-->

Pengertian dan Macam-Macam Khunsa

Nahwu.top | Khunsa adalah orang yang tidak jelas jenis kelaminnya, apakah laki-laki atau perempuan, karena memiliki dua jenis kelamin sekaligus, atau tidak memiliki keduanya, baik alat kelamin laki-laki maupun alat kelamin perempuan. Kata "khunsa" berasal dari bahasa Arab yang diambil dari kata al-khans, dibentuk atas wazan (timbangan) fu'la, dengan arti asalnya lunak, 'halus' dan ”lemah lembut”. Jamaknya khunāsā seperti kata hubla jamaknya hubalā.

Pengertian dan Macam-Macam Khunsa

Dalam bahasa Indonesia, khunsa sama dengan banci, yang berarti: (1) bersifat laki-laki dan perempuan (tidak laki-laki, tidak perempuan); (2) laki-laki yang bertingkah-laku dan berpakaian sebagai perempuan dan sebaliknya; wadam; waria. Keberadaan khunsa menimbulkan permasalahan dalam penerapan hukum agama yang berkenaan dengan hukum yang berbeda antara laki-laki dan perempuan, terutama dalam masalah kewarisan, sebab bagian laki-laki tidak sama besarnya dengan bagian perempuan. Allah SWT berfirman di dalam surah An-Nisa ayat 11 dan 176, "...bagian seorang anak laki-laki sama dengan bagian dua orang anak perempuan."

Karena kedudukan khunsa tidak jelas apakah laki-laki atau perempuan, maka para ulama membicarakannya secara khusus. Mereka membagi khunsa atas dua macam: (1) khunsa musykil, dan (2) khunsa gairu musykil yang disebut juga khunsa wadhih (jelas).

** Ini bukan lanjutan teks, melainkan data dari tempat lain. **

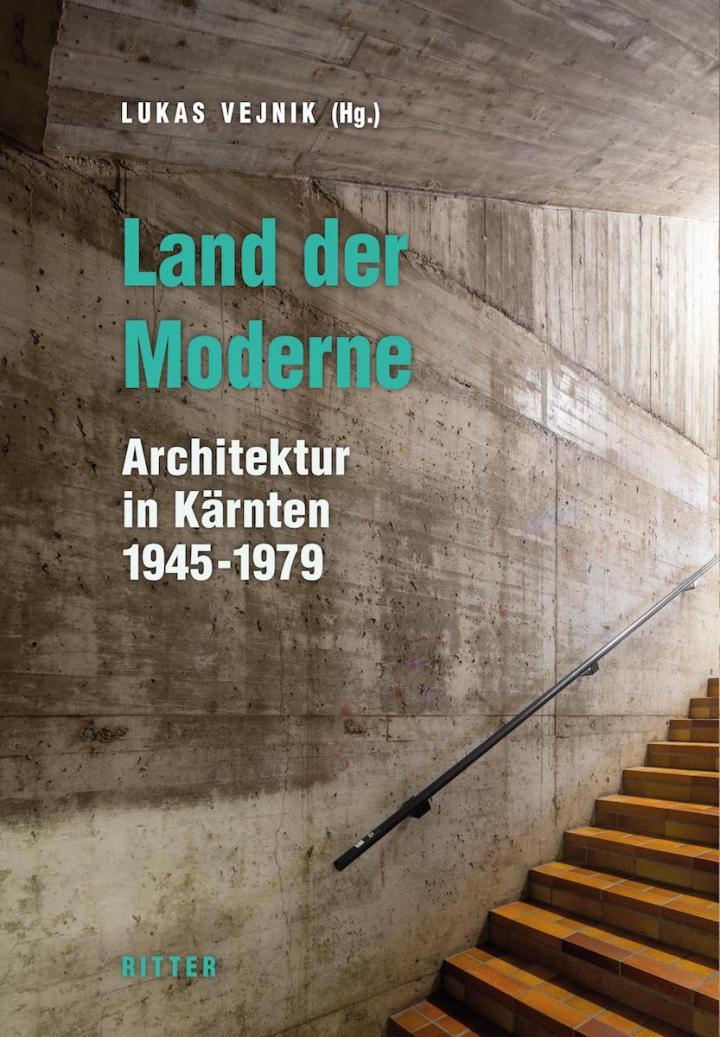 land_der_moderne_cover_front.jpeg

Khunsa musykil ialah khunsa yang sangat sulit ditentukan apakah ia digolongkan kepada laki-laki atau perempuan karena tidak ada tanda-tanda yang menunjukkan jenis kelamin yang lebih dominan. Untuk melakukan pembagian warisan, dilihatlah kedudukannya di kalangan ahli waris. Apabila keberadaannya tidak mempengaruhi atau tidak mengubah bagiannya dan bagian ahli waris yang lain, pembagian warisan dilakukan sesuai dengan ketentuan pembagian waris biasa, tanpa mempermasalahkan kekhunsaannya. Artinya, apakah khunsa itu dimasukkan ke dalam kategori laki-laki atau perempuan, bagian yang diterimanya tetap sama saja dan tidak mengubah bagian ahli waris yang lain. Misalnya, jika ahli waris yang akan membagi harta warisan terdiri dari seorang ibu dari si mayat, seorang bapak, seorang anak perempuan, dan seorang cucu yang khunsa, maka ibu mendapat 1/6 bagian, bapak 1/6, anak perempuan 1/2, dan cucu yang khunsa 1/6. Dalam kasus ini, cucu yang khunsa, entah dimasukkan dalam kategori laki-laki maupun perempuan, tetap memperoleh 1/6 dan tidak mempengaruhi bagian ahli waris yang lain.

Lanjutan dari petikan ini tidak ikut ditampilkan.